(WHAT TO DO)
(a) In the MARC thread, why does the reply say it would not call the Marc4J author's reading of the spec wrong? Answer in one to three sentences.
(b) Pick up the MARC thread after its final sentence and keep writing it.

(TEXT)
☆ ☆ ☆
Also note that assuming that byte 20-21 is 45 even when it's something 
else is possibly not something Postel would accept as an application of 
his law -- unless you document your software specifically as working 
only with Marc21, and not any Marc.


[Postel's Law: Be conservative in what you send; be liberal in what you 
accept. http://en.wikipedia.org/wiki/Robustness_principle  .  That wiki 
page also notes the general category of downside in following Postel's 
law, which is what was encountered with HTML, and which _I've_ 
encountered with MARC:  For example, a defective implementation that 
sends non-conforming messages might be used only with implementations 
that tolerate those deviations from the specification until, possibly 
several years later, it is connected with a less tolerant application 
that rejects its messages. In such a situation, identifying the problem 
is often difficult, and deploying a solution can be costly. 


Yes, identifying the problem and deploying the solution was costly, in 
my MARC case, although it definitely could have been worse. ]


Re: [CODE4LIB] MARC magic for file

2011-04-06 Thread Kyle Banerjee
 Well, the problem is when the original Marc4J author took the spec at it's
 word, and actually _acted upon_ the '4' and the '5', changing file semantics
 if they were different, and throwing an exception if it was a non-digit.

At least the author actually used the values rather than checking to see if
a 4 or 5 were there. I still don't see what the point of looking for a 0 in
an undefined field would be. I'm wondering what kind of nut job would write
this into the standard, but that's not the author's problem.


 Do you think he got it wrong?  How was he supposed to know he got it wrong,
 he wrote to the spec and took it at it's word. Are you SURE there aren't any
 Marc formats other than Marc21 out there that actually do use these bytes
 with their intended meaning, instead of fixing them?


I wouldn't call it wrong -- the spec is a logical point of departure. MARC21
derives from an ISO standard that does not use those character positions and
which otherwise requires the same data layout, but the author wouldn't
necessarily know that.

Standards have something in common with laws in that how they are used in
the real world is as or more important than what is actually defined --
what's written and what's done in practice can be very different.

Everyone here who has parsed catalog data who has done an ILS migration
knows better than to just think for a second that fields can be assumed to
be used as defined except for very basic stuff.


 How was the Marc4J author supposed to be sure of that, or even guess it
 might be the case, and know he'd be serving users better by ignoring the
 spec here instead of following it?


There might not have been a good way to know. With data, one thing you
always want to do is ask a bunch of people who work with it all the time
about anomalies in the wild. Many great works of fiction masquerade as
documents which supposedly describe reality.
☆ ☆ ☆
Spatial relation data
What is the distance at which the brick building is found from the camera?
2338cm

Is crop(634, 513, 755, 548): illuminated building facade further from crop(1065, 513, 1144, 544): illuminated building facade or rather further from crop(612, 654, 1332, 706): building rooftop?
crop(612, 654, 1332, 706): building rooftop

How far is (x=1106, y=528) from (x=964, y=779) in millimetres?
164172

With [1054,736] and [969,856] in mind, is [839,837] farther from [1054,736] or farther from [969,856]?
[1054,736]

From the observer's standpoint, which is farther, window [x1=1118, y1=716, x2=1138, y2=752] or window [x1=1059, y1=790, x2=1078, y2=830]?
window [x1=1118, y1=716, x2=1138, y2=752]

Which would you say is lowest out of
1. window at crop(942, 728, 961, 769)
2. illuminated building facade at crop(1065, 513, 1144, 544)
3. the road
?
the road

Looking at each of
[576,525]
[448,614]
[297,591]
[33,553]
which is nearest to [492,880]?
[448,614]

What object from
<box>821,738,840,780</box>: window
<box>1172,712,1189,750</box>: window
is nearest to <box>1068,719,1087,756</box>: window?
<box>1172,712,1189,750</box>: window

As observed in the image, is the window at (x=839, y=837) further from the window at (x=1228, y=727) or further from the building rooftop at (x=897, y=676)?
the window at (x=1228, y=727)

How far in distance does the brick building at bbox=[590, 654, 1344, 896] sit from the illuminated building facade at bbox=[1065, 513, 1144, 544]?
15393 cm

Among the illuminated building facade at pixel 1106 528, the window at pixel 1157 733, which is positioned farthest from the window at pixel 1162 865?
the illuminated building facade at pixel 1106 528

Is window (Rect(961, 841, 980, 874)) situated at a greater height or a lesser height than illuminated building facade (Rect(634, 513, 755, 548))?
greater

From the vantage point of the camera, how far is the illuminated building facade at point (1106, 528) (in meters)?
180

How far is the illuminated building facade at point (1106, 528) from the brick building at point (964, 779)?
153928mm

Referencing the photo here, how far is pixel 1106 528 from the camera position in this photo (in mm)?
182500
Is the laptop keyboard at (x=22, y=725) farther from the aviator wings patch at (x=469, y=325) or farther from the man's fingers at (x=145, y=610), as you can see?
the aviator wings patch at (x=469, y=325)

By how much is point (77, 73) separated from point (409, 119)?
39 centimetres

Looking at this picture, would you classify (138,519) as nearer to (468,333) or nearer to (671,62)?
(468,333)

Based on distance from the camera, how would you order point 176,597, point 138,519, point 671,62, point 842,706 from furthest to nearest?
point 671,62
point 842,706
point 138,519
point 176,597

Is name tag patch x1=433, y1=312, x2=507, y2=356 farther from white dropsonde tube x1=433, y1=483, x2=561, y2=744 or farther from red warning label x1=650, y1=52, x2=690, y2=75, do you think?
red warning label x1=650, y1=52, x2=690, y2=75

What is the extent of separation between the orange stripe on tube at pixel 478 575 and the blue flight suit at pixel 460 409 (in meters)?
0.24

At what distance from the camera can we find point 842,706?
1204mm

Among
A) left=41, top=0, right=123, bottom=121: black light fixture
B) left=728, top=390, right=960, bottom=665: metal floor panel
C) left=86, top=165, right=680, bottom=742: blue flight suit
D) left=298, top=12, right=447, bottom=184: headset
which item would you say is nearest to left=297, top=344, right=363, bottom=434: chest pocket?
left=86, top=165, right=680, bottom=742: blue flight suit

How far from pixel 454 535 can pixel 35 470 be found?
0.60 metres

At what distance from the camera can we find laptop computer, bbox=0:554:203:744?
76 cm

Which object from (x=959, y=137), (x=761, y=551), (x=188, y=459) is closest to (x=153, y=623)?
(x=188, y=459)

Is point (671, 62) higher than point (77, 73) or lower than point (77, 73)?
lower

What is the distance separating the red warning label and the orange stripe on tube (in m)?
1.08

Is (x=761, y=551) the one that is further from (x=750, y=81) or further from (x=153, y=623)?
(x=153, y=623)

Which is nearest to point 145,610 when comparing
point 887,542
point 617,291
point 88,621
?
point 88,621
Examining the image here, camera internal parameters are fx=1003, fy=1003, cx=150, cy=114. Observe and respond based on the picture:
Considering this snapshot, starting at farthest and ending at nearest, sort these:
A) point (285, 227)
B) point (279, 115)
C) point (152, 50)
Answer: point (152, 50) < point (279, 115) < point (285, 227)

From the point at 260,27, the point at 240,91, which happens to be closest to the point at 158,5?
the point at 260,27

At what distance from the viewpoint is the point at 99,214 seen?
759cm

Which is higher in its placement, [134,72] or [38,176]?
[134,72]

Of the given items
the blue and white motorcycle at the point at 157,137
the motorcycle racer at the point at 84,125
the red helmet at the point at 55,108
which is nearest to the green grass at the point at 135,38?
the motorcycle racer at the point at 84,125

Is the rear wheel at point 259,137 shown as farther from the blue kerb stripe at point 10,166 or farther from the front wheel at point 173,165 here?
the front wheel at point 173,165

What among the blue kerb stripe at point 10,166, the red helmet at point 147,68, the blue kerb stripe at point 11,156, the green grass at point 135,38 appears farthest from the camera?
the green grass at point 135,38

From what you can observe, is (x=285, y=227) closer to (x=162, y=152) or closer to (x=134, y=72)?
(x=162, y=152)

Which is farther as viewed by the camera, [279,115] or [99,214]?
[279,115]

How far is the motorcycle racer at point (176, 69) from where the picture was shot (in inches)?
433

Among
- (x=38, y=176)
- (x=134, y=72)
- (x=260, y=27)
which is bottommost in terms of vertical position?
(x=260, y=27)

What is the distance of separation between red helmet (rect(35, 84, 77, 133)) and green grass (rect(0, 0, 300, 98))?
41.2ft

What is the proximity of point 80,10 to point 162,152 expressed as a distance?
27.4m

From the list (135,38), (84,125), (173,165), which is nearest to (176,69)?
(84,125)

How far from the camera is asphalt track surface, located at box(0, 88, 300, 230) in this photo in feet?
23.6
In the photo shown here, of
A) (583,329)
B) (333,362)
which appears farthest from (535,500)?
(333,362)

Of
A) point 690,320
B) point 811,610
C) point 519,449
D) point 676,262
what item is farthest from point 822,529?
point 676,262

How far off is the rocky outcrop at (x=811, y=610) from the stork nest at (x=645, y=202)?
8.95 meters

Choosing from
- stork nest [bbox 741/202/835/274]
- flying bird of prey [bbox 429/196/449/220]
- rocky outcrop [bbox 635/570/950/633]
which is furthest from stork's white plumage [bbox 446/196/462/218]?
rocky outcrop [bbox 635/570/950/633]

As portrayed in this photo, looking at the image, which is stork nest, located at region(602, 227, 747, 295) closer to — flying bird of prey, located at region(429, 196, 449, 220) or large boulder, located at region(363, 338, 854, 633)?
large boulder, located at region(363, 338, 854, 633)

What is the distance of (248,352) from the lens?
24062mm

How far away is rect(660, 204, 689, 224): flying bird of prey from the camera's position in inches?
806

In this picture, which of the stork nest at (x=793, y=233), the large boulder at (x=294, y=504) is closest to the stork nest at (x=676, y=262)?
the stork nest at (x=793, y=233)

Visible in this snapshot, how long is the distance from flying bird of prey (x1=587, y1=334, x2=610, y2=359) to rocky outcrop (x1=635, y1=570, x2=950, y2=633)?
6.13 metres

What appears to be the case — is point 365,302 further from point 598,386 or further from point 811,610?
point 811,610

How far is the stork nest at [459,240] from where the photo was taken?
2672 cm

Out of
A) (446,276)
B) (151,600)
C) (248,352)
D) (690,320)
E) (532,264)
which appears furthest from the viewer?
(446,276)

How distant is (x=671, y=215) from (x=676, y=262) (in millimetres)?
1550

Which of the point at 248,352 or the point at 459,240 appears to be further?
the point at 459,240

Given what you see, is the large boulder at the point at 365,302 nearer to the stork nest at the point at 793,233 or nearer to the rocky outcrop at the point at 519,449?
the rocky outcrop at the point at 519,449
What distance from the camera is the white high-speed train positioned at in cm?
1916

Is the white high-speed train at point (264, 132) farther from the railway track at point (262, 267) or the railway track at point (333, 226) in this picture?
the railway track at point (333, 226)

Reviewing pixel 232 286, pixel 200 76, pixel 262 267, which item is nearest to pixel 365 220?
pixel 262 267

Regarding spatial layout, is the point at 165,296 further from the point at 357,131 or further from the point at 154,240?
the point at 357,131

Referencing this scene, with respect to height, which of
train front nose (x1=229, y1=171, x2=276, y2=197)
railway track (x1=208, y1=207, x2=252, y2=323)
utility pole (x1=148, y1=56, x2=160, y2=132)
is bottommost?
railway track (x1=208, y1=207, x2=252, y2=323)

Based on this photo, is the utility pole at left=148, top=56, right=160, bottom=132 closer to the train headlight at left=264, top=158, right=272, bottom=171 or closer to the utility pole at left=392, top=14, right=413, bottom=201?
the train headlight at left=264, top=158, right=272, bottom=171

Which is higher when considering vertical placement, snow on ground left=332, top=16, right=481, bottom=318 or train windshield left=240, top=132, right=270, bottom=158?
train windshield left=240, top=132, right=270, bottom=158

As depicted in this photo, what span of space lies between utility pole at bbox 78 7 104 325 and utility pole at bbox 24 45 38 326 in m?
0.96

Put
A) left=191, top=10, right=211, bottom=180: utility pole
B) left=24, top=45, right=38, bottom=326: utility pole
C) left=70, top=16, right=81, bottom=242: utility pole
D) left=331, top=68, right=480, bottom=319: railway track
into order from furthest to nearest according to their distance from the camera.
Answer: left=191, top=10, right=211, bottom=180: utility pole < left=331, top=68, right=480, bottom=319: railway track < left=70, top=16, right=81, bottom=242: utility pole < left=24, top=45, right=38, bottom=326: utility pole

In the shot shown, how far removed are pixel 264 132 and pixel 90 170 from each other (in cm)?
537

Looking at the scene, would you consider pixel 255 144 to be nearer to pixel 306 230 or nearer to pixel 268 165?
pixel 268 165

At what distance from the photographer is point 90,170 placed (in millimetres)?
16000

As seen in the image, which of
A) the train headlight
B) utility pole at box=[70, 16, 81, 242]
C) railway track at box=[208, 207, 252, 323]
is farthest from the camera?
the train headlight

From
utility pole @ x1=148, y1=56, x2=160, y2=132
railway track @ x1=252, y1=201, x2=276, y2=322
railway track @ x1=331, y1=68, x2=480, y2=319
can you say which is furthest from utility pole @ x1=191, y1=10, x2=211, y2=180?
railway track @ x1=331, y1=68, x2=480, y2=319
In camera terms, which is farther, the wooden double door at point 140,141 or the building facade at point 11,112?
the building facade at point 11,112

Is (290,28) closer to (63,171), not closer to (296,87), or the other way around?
☆ ☆ ☆
(SOLVED PROBLEMS)
(a) The spec is a logical point of departure, so following it was reasonable. MARC21 derives from an ISO standard that does not use those character positions and otherwise requires the same data layout, but the author would not necessarily have known that.

(b)
 Ie: I _thought_ I was writing only for Marc21, but then it turns out I've
 got to accept records from Outer Weirdistan that are a kind of legal Marc
 that actually uses those bytes for their intended meaning


Any such MARC as it would be noncompliant with the ISO standard from which
MARC21 hails. If working from the MARC21 standard and weird records are in
question, there would be a greater chance of choking on nonumeric tags as
those are allowed by the ISO standard.

Ignoring that MARC21 would need to be redefined to be able to take on other
values, one can safely conclude that such a redefinition could only be
written by totally deranged individuals. Values lower than 4 and 5
respectively would limit record length to the point little or no data could
be stored, and greater values would be completely nonsensical as the MARC
record length limitation would mean that the extra space allocated by the
digits could only contain zeros.

In any case, MARC is a legacy standard from the 60's. The chances of new
flavors emerging are dismal at best.


 Again, I realize in the actual environment we've got, this is not a luxury
 we have. But it's a fault, not a benefit, to have lots of software
 everywhere behaving in non-compliant ways and creating invalid (according to
 the spec!) data.

Creating is another matter entirely. Since we can control what we create
ourselves, we make things a little better every time we make things
comformant. However, we can't control what others do and being able to read
everything is useful, including stuff created using tools/processes that
aren't up to scratch.

kyle


[CODE4LIB] utf8 \xC2 does not map to Unicode

2011-04-06 Thread Eric Lease Morgan
Ack! While using the venerable Perl MARC::Batch module I get the following 
error while trying to read a MARC record:

  utf8 \xC2 does not map to Unicode

This is a real pain, and I'm hoping someone here can help me either: 1) trap 
this error allowing me to move on, or 2) figure out how to open the file 
correctly.

-- 
Eric Morgan


Re: [CODE4LIB] utf8 \xC2 does not map to Unicode

2011-04-06 Thread Jonathan Rochkind
I am not familar with that Perl module. But I'm more familiar then I'd 
want with char encoding in Marc.


I don't recognize the bytes 0xC2 (there are some bytes I became 
pathetically familiar with in past debugging, but I've forgotten em), 
but the first things to look at:


1. Is your Marc file encoded in Marc8 or UTF-8?  I'm betting Marc8. 
Theoretically there is a Marc leader byte that tells you whether it's 
Marc8 or UTF-8, but the leader byte is often wrong in real world 
records.  Is it wrong?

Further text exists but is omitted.